Negli ultimi anni AlUla (Arabia Saudita) si è affermata nel panorama equestre internazionale soprattutto grazie all’endurance, disciplina che più di ogni altra ha contribuito a costruire la reputazione sportiva della regione.
In questo contesto si collocano eventi ormai riconoscibili nel calendario globale, tra i più recenti la Custodian of the Two Holy Mosques Endurance Cup, disputata nel febbraio 2024 e l’AlFursan Endurance AlUla nel febbraio 2025, seguiti da competizioni di alto livello che hanno attirato cavalieri, team e scuderie da Medio Oriente, Europa e altre aree del circuito internazionale.
Queste manifestazioni hanno rappresentato non solo appuntamenti sportivi di rilievo, ma anche una prova organizzativa importante, dimostrando la capacità del territorio di ospitare eventi complessi in un contesto ambientale particolare come quello desertico.
Su questa base già consolidata nasce una strategia più ampia e strutturata.
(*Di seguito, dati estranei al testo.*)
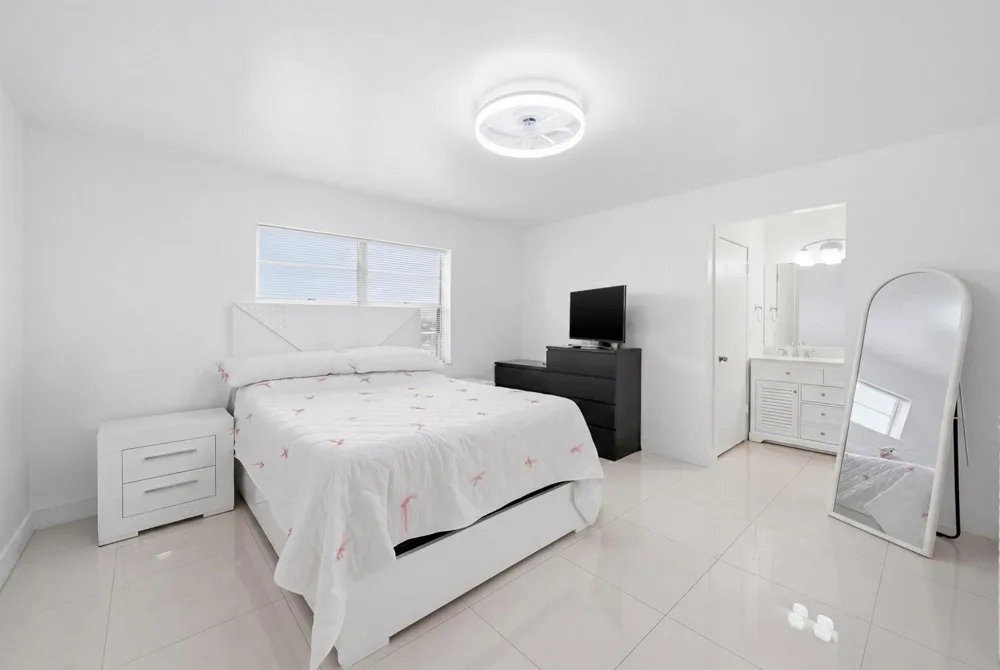 1221 SW 122nd Avenue #401 Miami, FL 33184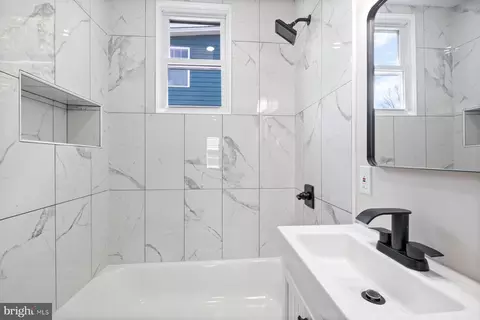 Bath - 3405 Eastern Ave, Mount Rainier, MD 20712 photo 1 of 4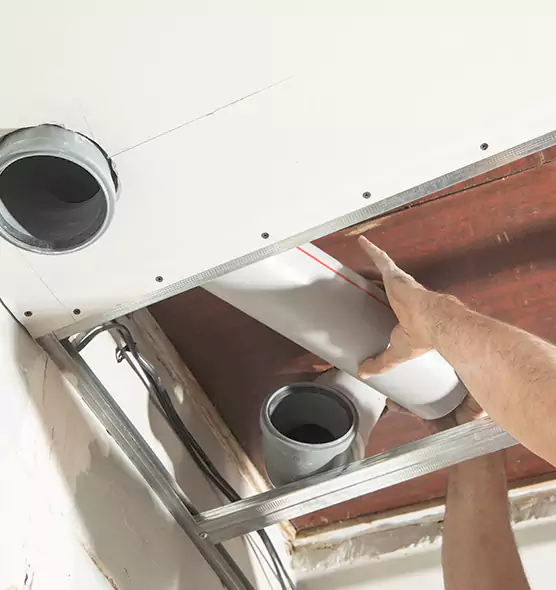 Professional Air Duct Replacement in Maricopa, AZ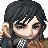 Kili of Erebor's avatar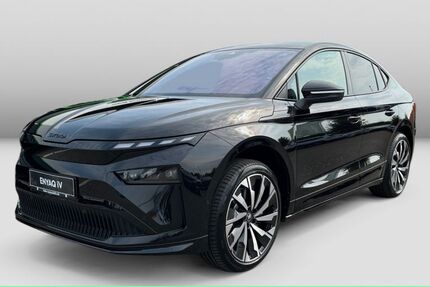 Skoda Enyaq 1.111 km 56.890 € Weinstadt-Endersbach 71384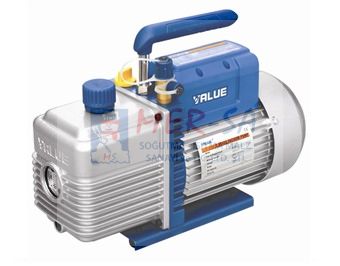 Value VE 115N Vakum Pompası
La Royal Commission for AlUla (RCU) ha recentemente formalizzato un Memorandum of Understanding con il Jockey Club of Saudi Arabia, con l’obiettivo dichiarato di sviluppare AlUla come polo equestre di riferimento a livello globale.
L’accordo non si limita all’organizzazione di competizioni, ma punta a costruire un ecosistema duraturo che includa infrastrutture sportive, formazione professionale, servizi veterinari specializzati e standard elevati di welfare equino, in linea con le pratiche internazionali.
Un elemento centrale di questa visione è il progetto del villaggio equestre di Al Mu’tadil, un’area di circa 285 ettari concepita per diventare un centro all-in-one per le attività equestri di alto livello.
Il masterplan prevede spazi dedicati a più discipline, dall’endurance al polo, oltre a strutture per l’allenamento, la competizione e l’ospitalità dei cavalli e dei professionisti del settore.
Il villaggio è pensato come un complesso operativo tutto l’anno, in grado di accogliere eventi internazionali, programmi di preparazione atletica e iniziative formative, riducendo la frammentazione logistica tipica dei grandi eventi equesti.
Particolare attenzione è stata posta all’integrazione del sito nel paesaggio naturale di AlUla.
Il progetto prevede l’utilizzo di soluzioni sostenibili, materiali locali e un’architettura che dialoghi con l’ambiente circostante, evitando interventi invasivi e puntando su un equilibrio tra funzionalità sportiva e tutela del territorio.
In questo senso, il villaggio non è concepito come una struttura isolata, ma come parte di una visione territoriale più ampia che lega sport, ambiente e patrimonio culturale.
Il mondo equestre si inserisce infatti all’interno dell’agenda culturale “AlUla Moments”, il contenitore che coordina eventi sportivi, culturali e artistici della regione durante l’anno.
Le competizioni equestri, incluse quelle di endurance e gli eventi di polo come l’ormai noto Desert Polo, dialogano con festival, iniziative musicali, mostre e proposte turistiche, contribuendo a costruire un’offerta integrata che va oltre il pubblico strettamente sportivo.
Dal punto di vista economico e industriale, la strategia della RCU mira anche allo sviluppo di competenze locali e alla creazione di una filiera equestre strutturata.
I programmi di formazione per cavalieri, tecnici, veterinari e personale specializzato sono pensati per accompagnare la crescita delle infrastrutture, riducendo la dipendenza da competenze esterne e favorendo uno sviluppo sostenibile nel lungo periodo.
Parallelamente, l’apertura progressiva agli investimenti nel settore sportivo e immobiliare sta attirando operatori interessati a progetti legati al mondo del cavallo, dai centri di allenamento ai servizi di supporto.